Clin Transl Oncol. 2026 May 4. doi: 10.1007/s12094-026-04367-9. Online ahead of print.
ABSTRACT
Colorectal cancer (CRC) and cardiovascular disease (CVD) are major contributors to the global disease burden, with CRC as the third most common malignancy and second leading cause of cancer-related death, and CVD as the top killer among non-communicable diseases. The growing ageing population has driven a continuous rise in CRC-CVD comorbidity. Treatment-related cardiovascular toxicity, shared pathophysiological links, and the prognostic impact of comorbidity have made this interdisciplinary field a critical focus in cardio-oncology. This review addresses core scientific questions at the CRC-CVD intersection, including their shared risk factors and pathological mechanisms (metabolic syndrome, chronic inflammation, oxidative stress, gut microbiota dysbiosis, etc.), epidemiological and molecular associations between CRC and major CVD subtypes, as well as cardiovascular toxicity mechanisms, monitoring, and intervention strategies for CRC therapies (chemotherapy, targeted therapy, immunotherapy). Beneficial lifestyle modifications and cross-effective medications, together with multidisciplinary team (MDT) collaboration, hold great value for comorbidity management.

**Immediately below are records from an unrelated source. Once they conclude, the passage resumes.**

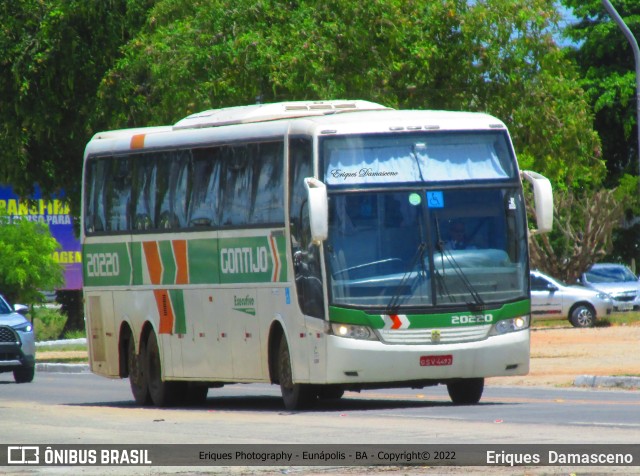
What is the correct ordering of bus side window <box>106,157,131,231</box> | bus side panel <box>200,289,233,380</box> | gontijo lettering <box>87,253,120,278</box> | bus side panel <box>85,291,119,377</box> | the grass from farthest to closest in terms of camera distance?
the grass
bus side panel <box>85,291,119,377</box>
gontijo lettering <box>87,253,120,278</box>
bus side window <box>106,157,131,231</box>
bus side panel <box>200,289,233,380</box>

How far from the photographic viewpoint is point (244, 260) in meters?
19.5

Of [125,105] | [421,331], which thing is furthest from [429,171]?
[125,105]

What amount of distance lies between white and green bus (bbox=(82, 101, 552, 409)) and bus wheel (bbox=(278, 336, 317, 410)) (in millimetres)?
23

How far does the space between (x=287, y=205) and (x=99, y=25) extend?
18.4m

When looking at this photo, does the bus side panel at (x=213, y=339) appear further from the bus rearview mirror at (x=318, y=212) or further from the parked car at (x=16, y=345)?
the parked car at (x=16, y=345)

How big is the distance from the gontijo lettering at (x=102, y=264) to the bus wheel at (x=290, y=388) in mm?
4256

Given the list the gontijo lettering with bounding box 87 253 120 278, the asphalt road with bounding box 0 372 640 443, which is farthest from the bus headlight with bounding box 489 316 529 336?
Result: the gontijo lettering with bounding box 87 253 120 278

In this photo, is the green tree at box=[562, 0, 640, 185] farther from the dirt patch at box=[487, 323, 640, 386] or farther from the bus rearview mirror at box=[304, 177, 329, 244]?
the bus rearview mirror at box=[304, 177, 329, 244]

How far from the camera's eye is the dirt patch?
24.7 m

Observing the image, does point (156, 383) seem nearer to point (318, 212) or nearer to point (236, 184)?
point (236, 184)

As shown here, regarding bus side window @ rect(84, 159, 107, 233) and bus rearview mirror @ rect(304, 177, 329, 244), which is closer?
bus rearview mirror @ rect(304, 177, 329, 244)

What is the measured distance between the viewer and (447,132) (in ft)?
61.2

Current studies have confirmed their epidemiological and partial mechanistic links, but key gaps remain: unclear core molecular regulatory networks, insufficient gut microbiota-cardiovascular-tumor axis research, lack of personalized risk prediction models, limited long-term cardiovascular data for novel anticancer drugs, and absent standardized precision prevention protocols. Future multi-omics studies, large-scale clinical trials, and real-world data research will help clarify shared targets, build risk models, and formulate interdisciplinary management guidelines to improve outcomes of CRC-CVD comorbidity patients.